README.pod  view on Meta::CPAN

=pod

=encoding UTF-8

=head1 NAME

Acme::Unicodify - Convert ASCII text into look-somewhat-alike unicode

=head1 VERSION

version 1.202110

=head1 SYNOPSIS

  my $translate = Acme::Unicodify->new();

  $foo = $translate->to_unicode('Hello, World');
  $bar = $translate->back_to_ascii($unified_string);

  file_to_unicode('/tmp/infile', '/tmp/outfile');
  file_back_to_ascii('/tmp/infile', '/tmp/outfile');

=head1 DESCRIPTION

This is intended to translate basic 7 bit ASCII into characters
that use several Unicode features, such as accent marks and
non-Latin characters.  While this can be used just for fun, a
better use perhaps is to use it as part of a test suite, to
allow you to easily pass in Unicode and determine if your system
handles Unicode without corrupting the text.

=head1 METHODS

=head2 new

Create a new instance of the Unicodify object.

=head2 to_unicode($str)

Takes an input string and translates it into look-alike Unicode
characters.  Input is any string.

Basic ASCII leters are translated into Unicode "look alikes", while
any character (Unicode or not) is passed through unchanged.

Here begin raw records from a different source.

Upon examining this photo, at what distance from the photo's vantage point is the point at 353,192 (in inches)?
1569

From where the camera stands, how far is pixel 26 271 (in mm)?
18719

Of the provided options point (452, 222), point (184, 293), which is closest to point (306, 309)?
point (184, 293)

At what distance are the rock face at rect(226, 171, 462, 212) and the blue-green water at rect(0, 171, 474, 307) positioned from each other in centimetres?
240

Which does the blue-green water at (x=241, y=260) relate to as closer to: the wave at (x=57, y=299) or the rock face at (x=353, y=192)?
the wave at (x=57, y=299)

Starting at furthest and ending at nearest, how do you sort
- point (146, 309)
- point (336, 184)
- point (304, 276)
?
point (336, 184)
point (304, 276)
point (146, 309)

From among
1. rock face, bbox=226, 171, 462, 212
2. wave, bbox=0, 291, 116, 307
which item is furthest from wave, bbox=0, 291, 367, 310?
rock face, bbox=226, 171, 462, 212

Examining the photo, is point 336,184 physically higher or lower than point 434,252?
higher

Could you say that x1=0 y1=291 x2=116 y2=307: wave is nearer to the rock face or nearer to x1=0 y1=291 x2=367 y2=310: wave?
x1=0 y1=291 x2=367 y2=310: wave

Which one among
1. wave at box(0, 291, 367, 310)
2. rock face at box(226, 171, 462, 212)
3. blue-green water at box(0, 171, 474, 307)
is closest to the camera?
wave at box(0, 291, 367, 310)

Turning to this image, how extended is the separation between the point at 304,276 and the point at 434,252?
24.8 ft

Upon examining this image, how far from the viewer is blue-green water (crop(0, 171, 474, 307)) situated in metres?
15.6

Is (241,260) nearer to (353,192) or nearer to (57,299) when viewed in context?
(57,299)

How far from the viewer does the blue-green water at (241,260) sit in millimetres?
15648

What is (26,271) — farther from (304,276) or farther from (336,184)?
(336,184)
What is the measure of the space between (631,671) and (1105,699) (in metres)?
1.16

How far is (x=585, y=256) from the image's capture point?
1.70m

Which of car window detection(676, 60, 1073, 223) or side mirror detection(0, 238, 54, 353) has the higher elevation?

=head2 back_to_ascii($str)

Takes an input string that has perhaps previously been produced
by C<to_unicode> and translates the look-alike characters back
into 7 bit ASCII.  Any other characters (Unicode or ASCII) are
passed through unchanged.

=head2 file_to_unicode($infile, $outfile)

This method reads the file with the named passed as the first
argument, and produces a new output file with the name passed
as the second argument.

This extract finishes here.